Young Cuban-trained doctors graduate in South Africa

More than 100 young people from seven of South Africa’s nine provinces graduated from medical school in Cuba on Friday.

At the ceremony, held at the University of the Witwatersrand, they received their professional degree from Dr. Heidi Soca of the Cuban Universities of Medical Sciences, who was accompanied at the ceremony by Dr. Fidela Reyes of the Cuban Ministry of Public Health.

According to the representatives of the South African Ministry of Health, the graduates, received a unique perspective based on preventive care during their training in Cuba.

n their words, they thanked Cuba for training “compassionate and resilient doctors” who will now help ensure that every South African has access to medical services.

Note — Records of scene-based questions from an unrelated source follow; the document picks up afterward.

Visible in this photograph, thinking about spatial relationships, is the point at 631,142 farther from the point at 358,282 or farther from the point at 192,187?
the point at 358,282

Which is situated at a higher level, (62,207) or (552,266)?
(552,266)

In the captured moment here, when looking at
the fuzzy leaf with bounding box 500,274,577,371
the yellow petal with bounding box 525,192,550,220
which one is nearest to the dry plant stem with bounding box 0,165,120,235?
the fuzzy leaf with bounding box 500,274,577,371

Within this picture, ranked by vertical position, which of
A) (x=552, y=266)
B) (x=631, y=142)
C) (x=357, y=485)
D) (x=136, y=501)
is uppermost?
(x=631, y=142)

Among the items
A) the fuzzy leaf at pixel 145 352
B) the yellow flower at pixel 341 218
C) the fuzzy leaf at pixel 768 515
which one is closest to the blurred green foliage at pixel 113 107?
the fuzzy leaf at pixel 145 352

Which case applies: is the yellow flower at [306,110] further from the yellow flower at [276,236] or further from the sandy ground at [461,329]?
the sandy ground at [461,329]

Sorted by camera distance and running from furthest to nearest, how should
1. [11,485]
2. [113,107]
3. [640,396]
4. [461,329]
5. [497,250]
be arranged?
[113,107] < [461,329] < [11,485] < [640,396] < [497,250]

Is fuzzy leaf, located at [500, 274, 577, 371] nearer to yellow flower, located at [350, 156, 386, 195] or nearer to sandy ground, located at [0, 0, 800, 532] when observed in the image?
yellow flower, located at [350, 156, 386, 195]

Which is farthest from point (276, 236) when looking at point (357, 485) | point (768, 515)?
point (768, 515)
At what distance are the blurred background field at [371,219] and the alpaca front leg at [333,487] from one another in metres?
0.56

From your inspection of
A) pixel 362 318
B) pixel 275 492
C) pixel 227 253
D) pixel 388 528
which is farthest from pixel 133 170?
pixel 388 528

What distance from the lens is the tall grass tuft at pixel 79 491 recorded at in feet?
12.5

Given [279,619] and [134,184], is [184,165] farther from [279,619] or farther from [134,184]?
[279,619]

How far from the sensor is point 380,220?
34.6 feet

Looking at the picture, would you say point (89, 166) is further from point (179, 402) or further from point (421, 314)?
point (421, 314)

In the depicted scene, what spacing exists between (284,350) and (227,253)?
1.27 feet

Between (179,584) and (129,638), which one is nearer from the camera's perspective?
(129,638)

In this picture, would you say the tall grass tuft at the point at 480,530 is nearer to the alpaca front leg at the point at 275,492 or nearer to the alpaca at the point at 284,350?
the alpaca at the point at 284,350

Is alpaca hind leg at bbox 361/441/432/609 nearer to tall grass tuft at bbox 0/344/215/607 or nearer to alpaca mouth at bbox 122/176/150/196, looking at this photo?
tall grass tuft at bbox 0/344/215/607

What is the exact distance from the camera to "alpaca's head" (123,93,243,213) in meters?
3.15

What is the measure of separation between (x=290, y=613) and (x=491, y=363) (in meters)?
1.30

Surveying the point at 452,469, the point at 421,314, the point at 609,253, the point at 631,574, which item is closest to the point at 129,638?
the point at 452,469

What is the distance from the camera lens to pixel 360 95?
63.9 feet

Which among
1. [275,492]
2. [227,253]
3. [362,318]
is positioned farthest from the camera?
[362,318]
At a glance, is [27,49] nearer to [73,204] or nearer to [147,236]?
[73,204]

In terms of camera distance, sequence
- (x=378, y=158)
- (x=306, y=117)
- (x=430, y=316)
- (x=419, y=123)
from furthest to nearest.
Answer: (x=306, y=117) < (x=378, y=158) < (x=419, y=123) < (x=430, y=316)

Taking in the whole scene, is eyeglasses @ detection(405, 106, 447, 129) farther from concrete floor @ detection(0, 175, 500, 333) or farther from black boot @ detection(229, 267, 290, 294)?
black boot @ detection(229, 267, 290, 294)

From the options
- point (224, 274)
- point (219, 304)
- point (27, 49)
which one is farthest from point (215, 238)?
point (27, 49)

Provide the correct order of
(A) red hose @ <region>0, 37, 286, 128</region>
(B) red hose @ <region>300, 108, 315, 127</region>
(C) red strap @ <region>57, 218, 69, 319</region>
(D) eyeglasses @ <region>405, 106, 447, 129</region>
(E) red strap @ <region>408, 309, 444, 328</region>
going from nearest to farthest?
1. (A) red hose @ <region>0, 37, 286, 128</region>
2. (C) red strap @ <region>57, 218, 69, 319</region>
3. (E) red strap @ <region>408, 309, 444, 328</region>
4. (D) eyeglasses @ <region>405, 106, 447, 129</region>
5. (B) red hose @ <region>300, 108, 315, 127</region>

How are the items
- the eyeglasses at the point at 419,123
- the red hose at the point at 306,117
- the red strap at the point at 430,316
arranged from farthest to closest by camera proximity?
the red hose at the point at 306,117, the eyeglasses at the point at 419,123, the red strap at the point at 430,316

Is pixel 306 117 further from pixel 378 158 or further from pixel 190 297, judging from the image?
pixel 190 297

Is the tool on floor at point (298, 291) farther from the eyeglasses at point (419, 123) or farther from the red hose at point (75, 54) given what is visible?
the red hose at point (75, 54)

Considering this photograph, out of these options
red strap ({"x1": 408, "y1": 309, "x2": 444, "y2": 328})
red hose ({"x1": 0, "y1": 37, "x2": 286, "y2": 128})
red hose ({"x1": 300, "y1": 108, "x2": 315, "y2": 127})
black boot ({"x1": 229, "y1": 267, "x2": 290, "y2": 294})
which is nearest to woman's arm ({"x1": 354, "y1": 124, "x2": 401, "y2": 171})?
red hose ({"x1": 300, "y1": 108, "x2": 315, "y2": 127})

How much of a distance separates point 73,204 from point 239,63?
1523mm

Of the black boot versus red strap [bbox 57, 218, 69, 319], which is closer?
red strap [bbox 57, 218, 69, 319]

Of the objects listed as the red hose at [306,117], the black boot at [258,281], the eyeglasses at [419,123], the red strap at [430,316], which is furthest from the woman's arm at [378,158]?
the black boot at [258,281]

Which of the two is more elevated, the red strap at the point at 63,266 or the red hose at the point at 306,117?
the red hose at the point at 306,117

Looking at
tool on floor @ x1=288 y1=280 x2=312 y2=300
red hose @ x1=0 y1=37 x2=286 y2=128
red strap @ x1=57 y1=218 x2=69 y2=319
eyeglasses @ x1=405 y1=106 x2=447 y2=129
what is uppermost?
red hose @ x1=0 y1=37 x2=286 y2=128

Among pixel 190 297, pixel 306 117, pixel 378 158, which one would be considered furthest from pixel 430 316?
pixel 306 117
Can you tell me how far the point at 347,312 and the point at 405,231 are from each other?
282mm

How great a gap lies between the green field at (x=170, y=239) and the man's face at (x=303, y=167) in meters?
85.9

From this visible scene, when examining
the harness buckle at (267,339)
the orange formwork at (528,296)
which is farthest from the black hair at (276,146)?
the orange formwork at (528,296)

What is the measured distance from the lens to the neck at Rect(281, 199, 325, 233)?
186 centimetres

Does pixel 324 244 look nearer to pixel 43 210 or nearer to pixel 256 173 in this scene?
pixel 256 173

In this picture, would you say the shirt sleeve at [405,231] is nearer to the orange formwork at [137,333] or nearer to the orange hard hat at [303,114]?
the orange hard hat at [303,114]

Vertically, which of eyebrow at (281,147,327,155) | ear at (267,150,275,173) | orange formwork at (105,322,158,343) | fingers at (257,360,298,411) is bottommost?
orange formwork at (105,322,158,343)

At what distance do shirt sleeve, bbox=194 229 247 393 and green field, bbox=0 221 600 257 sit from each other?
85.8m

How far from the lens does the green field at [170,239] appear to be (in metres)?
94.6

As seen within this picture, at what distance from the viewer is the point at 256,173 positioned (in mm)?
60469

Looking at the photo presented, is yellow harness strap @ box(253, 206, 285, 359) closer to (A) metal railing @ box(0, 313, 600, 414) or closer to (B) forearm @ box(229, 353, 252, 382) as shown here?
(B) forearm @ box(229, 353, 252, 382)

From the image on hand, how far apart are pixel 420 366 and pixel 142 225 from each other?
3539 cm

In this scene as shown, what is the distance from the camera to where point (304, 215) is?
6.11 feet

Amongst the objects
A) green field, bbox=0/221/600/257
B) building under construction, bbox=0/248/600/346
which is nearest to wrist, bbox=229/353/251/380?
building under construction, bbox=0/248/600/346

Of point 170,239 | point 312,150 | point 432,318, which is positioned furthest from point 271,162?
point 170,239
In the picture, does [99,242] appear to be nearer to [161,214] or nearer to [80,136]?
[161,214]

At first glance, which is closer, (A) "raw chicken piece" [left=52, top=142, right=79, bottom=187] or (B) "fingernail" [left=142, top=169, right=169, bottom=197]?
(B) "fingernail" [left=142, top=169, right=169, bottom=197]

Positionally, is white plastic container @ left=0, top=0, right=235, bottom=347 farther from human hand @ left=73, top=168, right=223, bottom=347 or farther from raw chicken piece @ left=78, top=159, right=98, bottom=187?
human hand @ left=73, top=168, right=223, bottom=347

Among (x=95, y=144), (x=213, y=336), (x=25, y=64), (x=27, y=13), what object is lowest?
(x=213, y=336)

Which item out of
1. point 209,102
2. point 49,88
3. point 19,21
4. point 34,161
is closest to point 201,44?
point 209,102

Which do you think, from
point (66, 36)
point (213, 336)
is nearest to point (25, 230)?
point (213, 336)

The newly graduated doctors affirmed that they are proof of the vision of two extraordinary leaders, Nelson Mandela and Fidel Castro, and an example of what can be achieved in collaboration in human development.

The 103 new specialists thus join the more than 3,100 young South Africans who have studied medicine in Cuban universities as part of the Fidel Castro-Nelson Mandela Program, conceived in 1996.

This agreement was established by the then presidents after the disappearance of apartheid in South Africa in 1994.

The first students were sent to Cuba to become doctors by the South African Ministry of Health in 1998.Along with the South Africans, tens of thousands of young people from more than 120 nations have studied medicine on the island as a result of Cuba’s commitment to the protection, anywhere in the world, of the main human right, the right to life.